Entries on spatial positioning

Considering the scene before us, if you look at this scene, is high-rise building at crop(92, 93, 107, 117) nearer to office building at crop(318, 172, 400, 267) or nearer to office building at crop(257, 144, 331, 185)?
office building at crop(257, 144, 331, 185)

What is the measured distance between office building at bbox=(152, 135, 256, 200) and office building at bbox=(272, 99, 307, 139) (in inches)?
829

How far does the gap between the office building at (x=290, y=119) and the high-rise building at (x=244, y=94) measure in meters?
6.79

GIVEN PROBLEM
Switch each "high-rise building" in the data above to "tower" and keep everything else unchanged.

RESULT OF THE TASK
Considering the scene before us, if you look at this scene, is tower at crop(92, 93, 107, 117) nearer to office building at crop(318, 172, 400, 267) or nearer to office building at crop(257, 144, 331, 185)?
office building at crop(257, 144, 331, 185)

What is the measured distance between office building at bbox=(152, 135, 256, 200) and office building at bbox=(272, 99, 307, 139) (in inches)?
829

How far does the gap between the office building at (x=290, y=119) and the tower at (x=244, y=94) measure in meters?
6.79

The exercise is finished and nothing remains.